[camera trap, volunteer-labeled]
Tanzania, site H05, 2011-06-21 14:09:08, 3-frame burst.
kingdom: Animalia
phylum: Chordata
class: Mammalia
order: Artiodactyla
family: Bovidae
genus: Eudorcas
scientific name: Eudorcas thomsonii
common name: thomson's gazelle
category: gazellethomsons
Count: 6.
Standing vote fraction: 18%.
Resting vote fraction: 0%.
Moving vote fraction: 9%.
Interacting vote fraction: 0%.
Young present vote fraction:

==

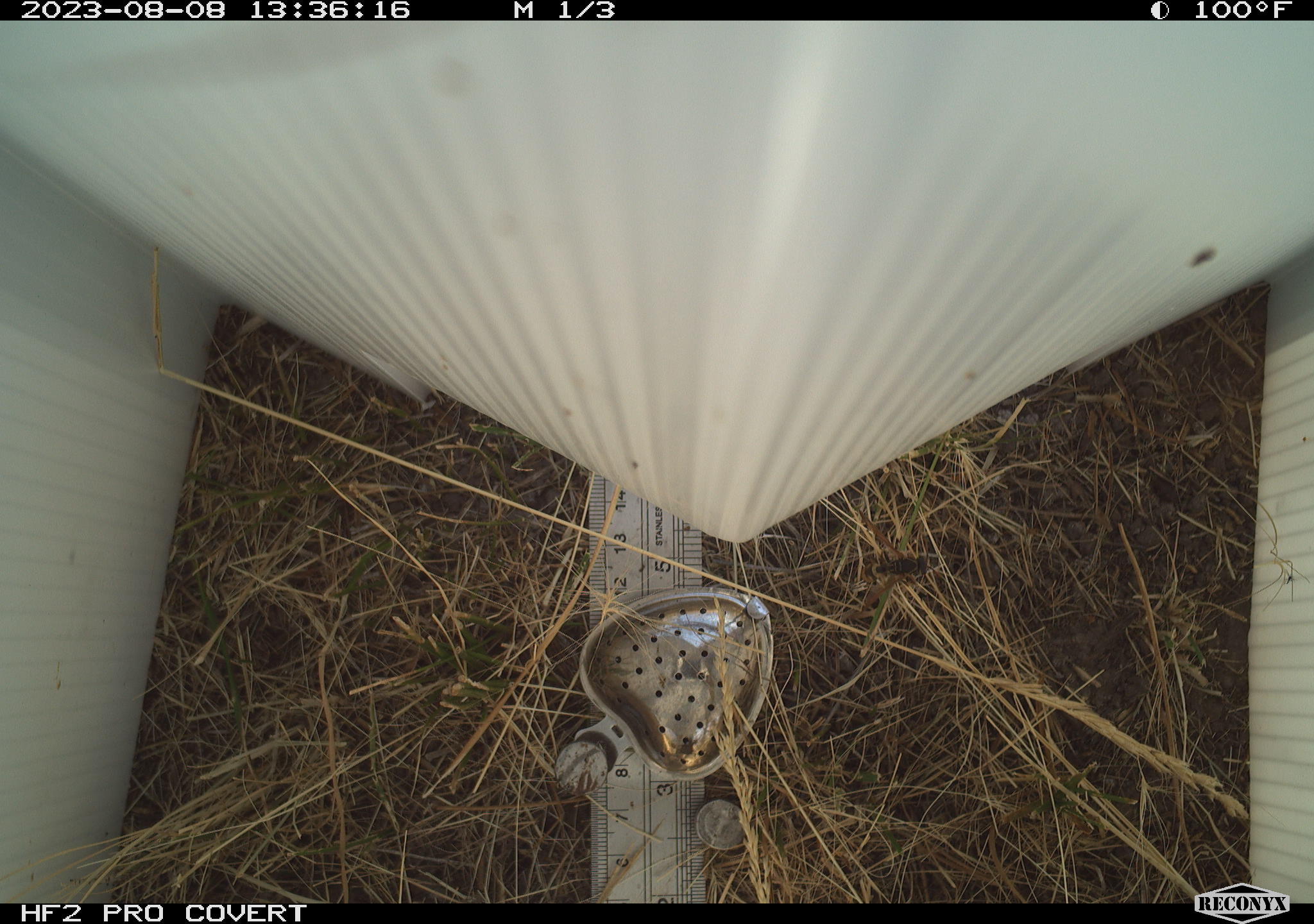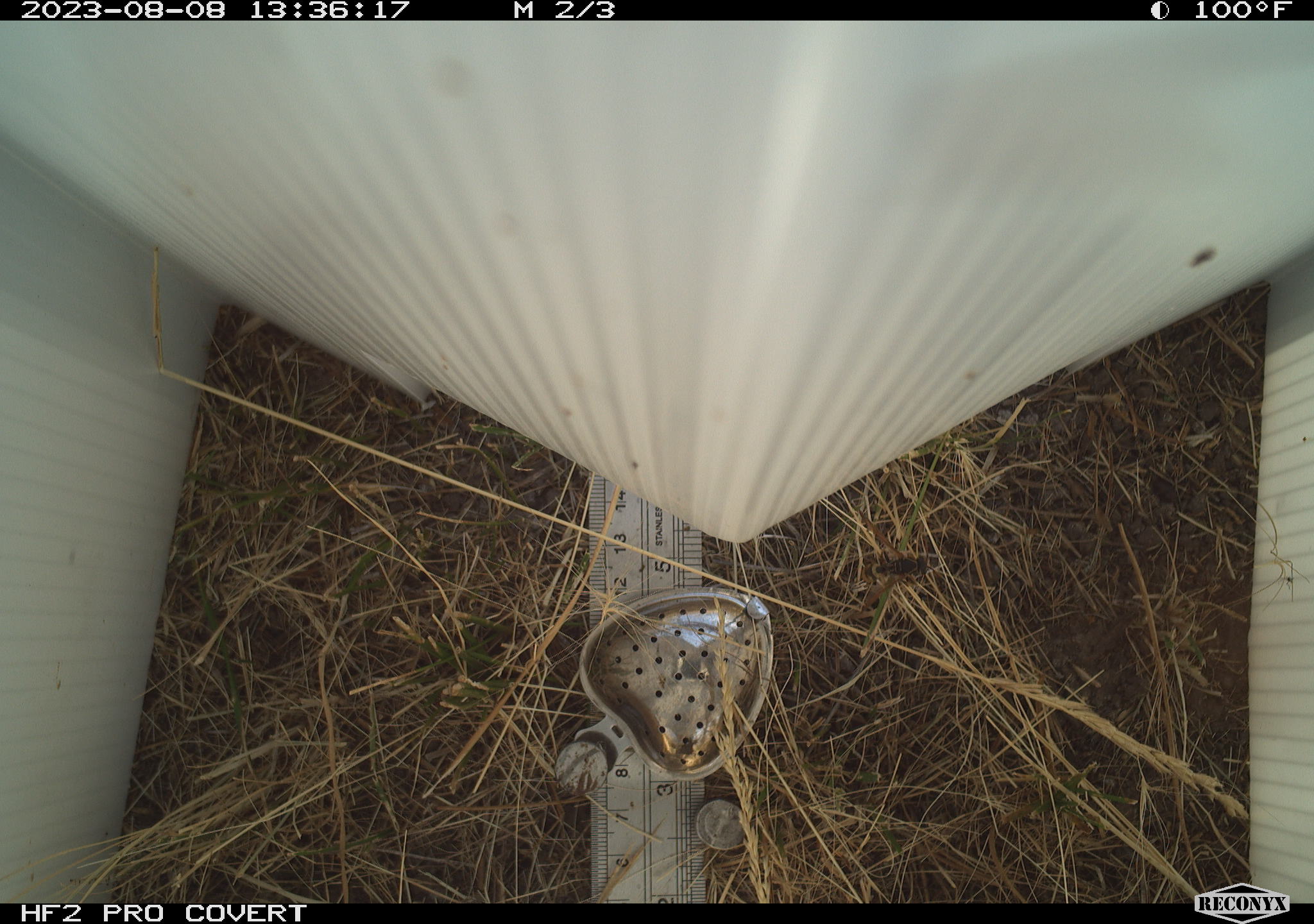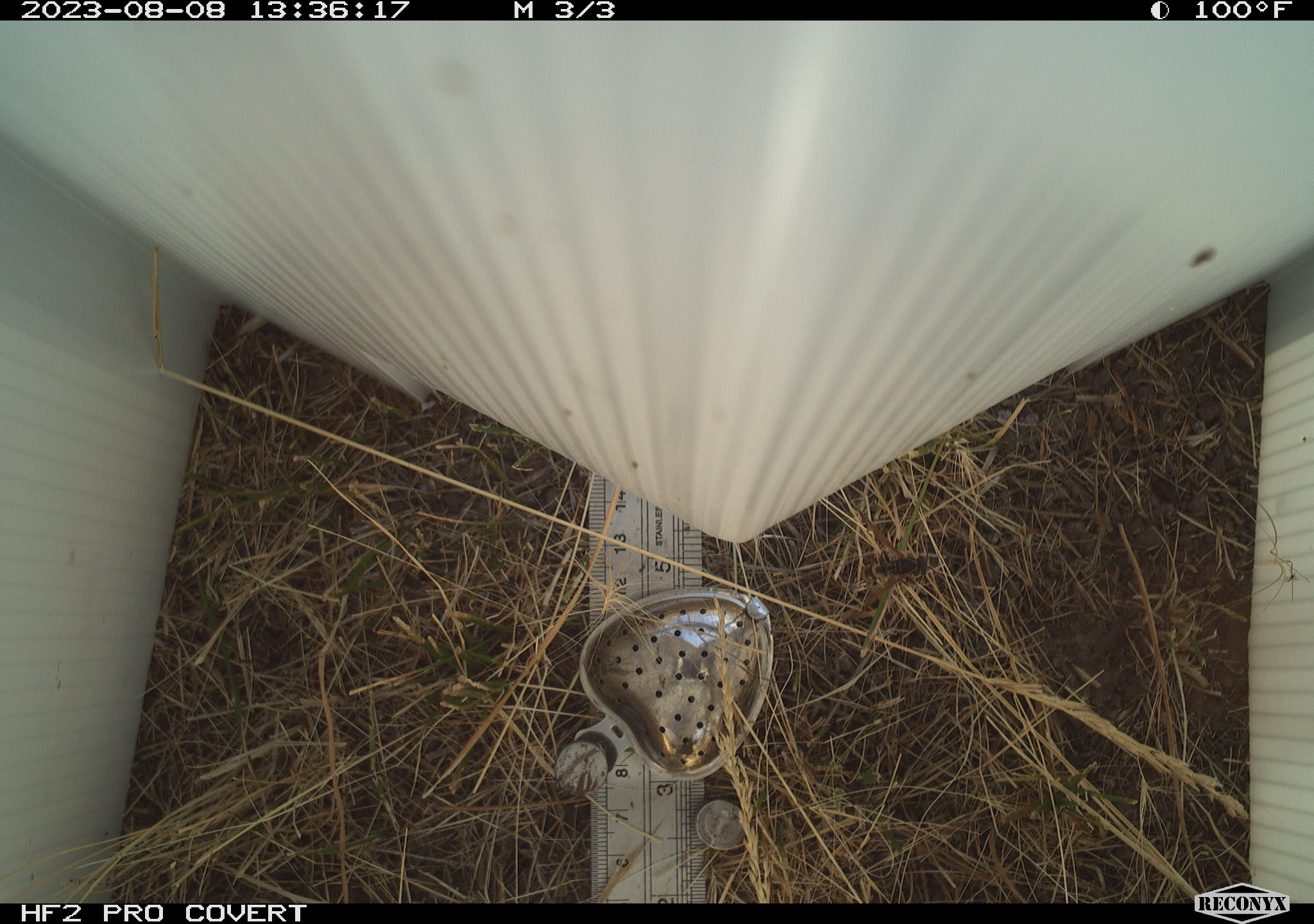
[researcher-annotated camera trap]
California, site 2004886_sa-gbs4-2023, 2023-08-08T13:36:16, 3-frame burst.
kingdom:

* * *

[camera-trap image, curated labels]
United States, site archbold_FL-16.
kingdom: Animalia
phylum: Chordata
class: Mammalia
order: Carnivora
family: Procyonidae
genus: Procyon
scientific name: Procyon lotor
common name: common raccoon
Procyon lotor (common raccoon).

WHAT THIS TASK INVOLVES:
Above are the records; copy exactly the lines from the line with "Tanzania, site H05, 2011-06-21" through the line with "Young present vote", both included.

FINAL ANSWER:
Tanzania, site H05, 2011-06-21 14:09:08, 3-frame burst.
kingdom: Animalia
phylum: Chordata
class: Mammalia
order: Artiodactyla
family: Bovidae
genus: Eudorcas
scientific name: Eudorcas thomsonii
common name: thomson's gazelle
category: gazellethomsons
Count: 6.
Standing vote fraction: 18%.
Resting vote fraction: 0%.
Moving vote fraction: 9%.
Interacting vote fraction: 0%.
Young present vote fraction:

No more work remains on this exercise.